Among flavonoids present in wild cherry wood, flavonols were distinguished by effective antimicrobial activity against resistant bacteria [22]. Methanolic extract (80%, v/v) from oak bark (Q. robur L.) showed moderate bactericidal, fungicidal, bacteriostatic and fungistatic activity on S. aureus, Enterobacter aerogenes (today known as Klebsiella aerogenes) and C. albicans [23]. Q. robur bark showed strong antibacterial activities against Pseudomonas aeruginosa, M. flavus and E. coli, and moderate effects against other bacterial species [24]. Heartwood and resin of cherry wood exhibited cytochrome inhibition and antifungal activity [25], while cherry wood extracts possessed noticeable antimicrobial activity against 9 out of the 11 wine organisms tested [17]. Oak wood has abundant ellagitannins, which are toxic to microorganisms, and provides good resistance to fungal degradations [26].
Antimicrobial resistance presents a global problem since resistant pathogens can cause life-threatening conditions that become incurable with one or more known drugs. The mechanisms of the antibacterial activities of many plant-derived flavonoids are different than those of conventional drugs, which open new possibilities in enhancement of antibacterial therapy [27]. In addition, many synthetized drugs have side-effects, which are small in the case of plant-derived compounds [27]. Due to all these reasons, the development of alternative drugs derived from natural resources is an attractive option.
Radical scavenging activity using DPPH-HPTLC (high performance still layer chromatography) assay and antimicrobial activity on wood waste extracts are not investigated so far. Thus, the main aim of this research was to assess radical scavenging and antimicrobial activities of the wood waste extracts from mulberry (M. alba L.), myrobalan plum (P. cerasifera Ehrh.), black locust (R. pseudoacacia L.), wild cherry (P. avium L.), and different species of oaks (Q. petraea (Matt.) Liebl., Q. robur L. and Q. cerris L.) and consider their usage in the pharmaceutical and food industries. Phenolic compounds were separated by using HPTLC, while radical scavenging activity was determined using DPPH-HPTLC.

2. Materials and Methods

2.1. Chemicals

Ethyl acetate was purchased from Merck (KGaA, Darmstadt, Germany); formic acid, hexan 2,2-diphenyl-1-picrylhydrazyl (DPPH) and phenolic standards from Sigma-Aldrich (Steinheim, Germany); and 2-aminoethyl diphenylborinate (NTS) from Fluka (Steinheim, Germany). Gallic acid, ferulic acid and caffeic acid were supplied by Sigma Aldrich (Steinheim, Germany).
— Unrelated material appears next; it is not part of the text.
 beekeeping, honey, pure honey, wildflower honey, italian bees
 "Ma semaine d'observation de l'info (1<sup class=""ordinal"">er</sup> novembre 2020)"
2.2. Samples and Preparation of Wood Extracts

Eleven different wood staves of different geographical origins were analyzed (Table 1). In total three samples of Pedunculate oaks (Quercus robur L.), three of sessile oaks (Quercus petraea (Matt.) Liebl), and one sample of Turkey oak (Quercus cerris L.), black locust (Robinia pseudoacacia L.), myrobalan plum (Prunus cerasifera Ehrh.), wild cherry (Prunus avium L.), and mulberry (Morus alba L.) were included. Nine staves were stored for the whole year in the open air at cooperage industry VBX-SRL. D.O.O. in Kraljevo, Central Serbia., while two samples (sessile oak from Kuršumlija and Turkey oak) were not seasoned [6]. The wood age of the oak wood staves was over 60 years, while the wood age of non-oak wood staves was more than 40 years.
Firstly, the staves were grinded in a mill for wood and sieved until granulation of 0.5–1.5 mm was obtained. The sawdust (2.5 g) was extracted with 25 mL of ethanol (60%, v/v), in Erlenmeyer flasks, with constant stirring in a magnetic stirrer for seven days in darkness and room temperature (20 ± 2 °C) [6]. The extracts were centrifuged twice (5 min at 8000 rpm). For investigation of antimicrobial activity, the extracts were evaporated with a rotary evaporator and diluted in methanol until the concentration of 50 mg mL−1 was reached. The extraction yield of each extract was calculated from the weight of the extract residue obtained after solvent removal and the weight of waste wood employed in the extraction procedure.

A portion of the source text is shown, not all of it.